課題一覧:
a) 夕顔の幕間の会話文から、登場人物を指す呼び名をすべて抜き出してください。比喩として使われた名は除きます。
b) 夕顔の幕間の会話を、最後の台詞の次から書き継いでください。

抜粋本文:
== == ==

おさ子です。のんびりまったり生きましょう。

夕顔 ~右近ひとり語り~ 幕間

2015年12月24日  2022年6月8日 
……ただいまより、十分間の休憩に入ります…… 

「右近ちゃーん!」 
「あら侍従ちゃん、来てくれたのねん♪」 
「当然じゃなーい。右近ちゃん、スッテキだったわー♪ラストも楽しみー」 
「はー、超疲れるー、ひとり語りってすっごい大変。よそ行きの喋り方だしさー」 
「ほらほら、差し入れ♪京都黒ゴマ八橋どすえ」 
「きゃーありがと。終わったら食べるわ、はあ」 
「ところでさ、右近ちゃん」 
「なあに侍従ちゃん」 
「空蝉さんの話、知ってる?」 
「ううん。この間からずっとここに詰めっきりだもん、すっかり浦島太郎よ。何?」 
「またお手紙出したみたいよ、王子に」 
「へえ」 
「今度伊予に下ることになっちゃったじゃない? しかも王子、倒れちゃったでしょ。今出すしかないと思ったみたい」 
「なんだかんだで、空蝉さんも女ねー。で、内容は?侍従ちゃん」

== == ==

提供データ:
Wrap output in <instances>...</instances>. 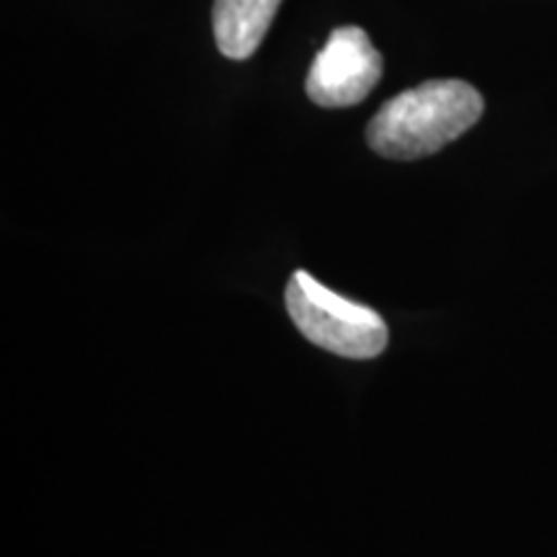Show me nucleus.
<instances>
[{
    "instance_id": "nucleus-3",
    "label": "nucleus",
    "mask_w": 557,
    "mask_h": 557,
    "mask_svg": "<svg viewBox=\"0 0 557 557\" xmlns=\"http://www.w3.org/2000/svg\"><path fill=\"white\" fill-rule=\"evenodd\" d=\"M382 78V54L361 26H338L312 60L308 96L323 109L357 107Z\"/></svg>"
},
{
    "instance_id": "nucleus-2",
    "label": "nucleus",
    "mask_w": 557,
    "mask_h": 557,
    "mask_svg": "<svg viewBox=\"0 0 557 557\" xmlns=\"http://www.w3.org/2000/svg\"><path fill=\"white\" fill-rule=\"evenodd\" d=\"M284 299L299 333L336 357L374 359L387 348V325L377 310L336 295L308 271L292 274Z\"/></svg>"
},
{
    "instance_id": "nucleus-4",
    "label": "nucleus",
    "mask_w": 557,
    "mask_h": 557,
    "mask_svg": "<svg viewBox=\"0 0 557 557\" xmlns=\"http://www.w3.org/2000/svg\"><path fill=\"white\" fill-rule=\"evenodd\" d=\"M282 0H214L212 29L220 52L248 60L261 47Z\"/></svg>"
},
{
    "instance_id": "nucleus-1",
    "label": "nucleus",
    "mask_w": 557,
    "mask_h": 557,
    "mask_svg": "<svg viewBox=\"0 0 557 557\" xmlns=\"http://www.w3.org/2000/svg\"><path fill=\"white\" fill-rule=\"evenodd\" d=\"M483 96L465 81H426L382 103L367 127V143L389 160L434 156L483 116Z\"/></svg>"
}]
</instances>
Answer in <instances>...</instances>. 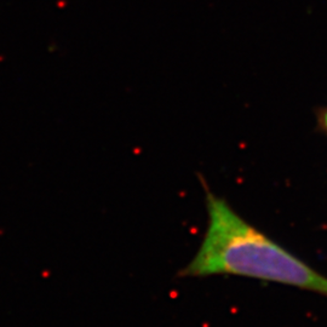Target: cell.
Returning <instances> with one entry per match:
<instances>
[{"label":"cell","mask_w":327,"mask_h":327,"mask_svg":"<svg viewBox=\"0 0 327 327\" xmlns=\"http://www.w3.org/2000/svg\"><path fill=\"white\" fill-rule=\"evenodd\" d=\"M207 227L182 276L234 275L276 282L327 297V277L251 225L206 189Z\"/></svg>","instance_id":"6da1fadb"},{"label":"cell","mask_w":327,"mask_h":327,"mask_svg":"<svg viewBox=\"0 0 327 327\" xmlns=\"http://www.w3.org/2000/svg\"><path fill=\"white\" fill-rule=\"evenodd\" d=\"M316 129L323 134L327 135V105L320 107L315 110Z\"/></svg>","instance_id":"7a4b0ae2"}]
</instances>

== == ==

解答例:
a) 右近、侍従、空蝉、王子

b)
「えーとね 

貴方さまの具合のよくないことを耳にして、案じておりますが、わたくしごときがお手紙を出すのはなかなかに憚られますから…… 


何故手紙ひとつ寄越さない?という問いすら 

いただかないまま月日が経ちましたが 
わたくしもどれだけ思い悩んでいるか、貴方はご存知ないですわね 

『益田』の歌のように、生きる甲斐もない気持ちです』 


だって」 

「さっすが空蝉さん。王子はまたいそいそと返事だしたでしょ、これ」 
「そうそう。あれだけ死ぬの生きるのって言っててさ(笑)ま、そこがヒカル王子の王子たるゆえん。 

生きる甲斐もないなんて、言いたいのはこっちだよ 


貴方の残した空蝉(衣)を見るたび、ダメ押しーって感じなのに 

そんなこと書いて来られたらまた期待しちゃうよ? 

はかない希望だろうけどね


だって」 

「なるほどー。やっぱり今回のこと、結構こたえてんのかしら、さすがのヒカル王子も」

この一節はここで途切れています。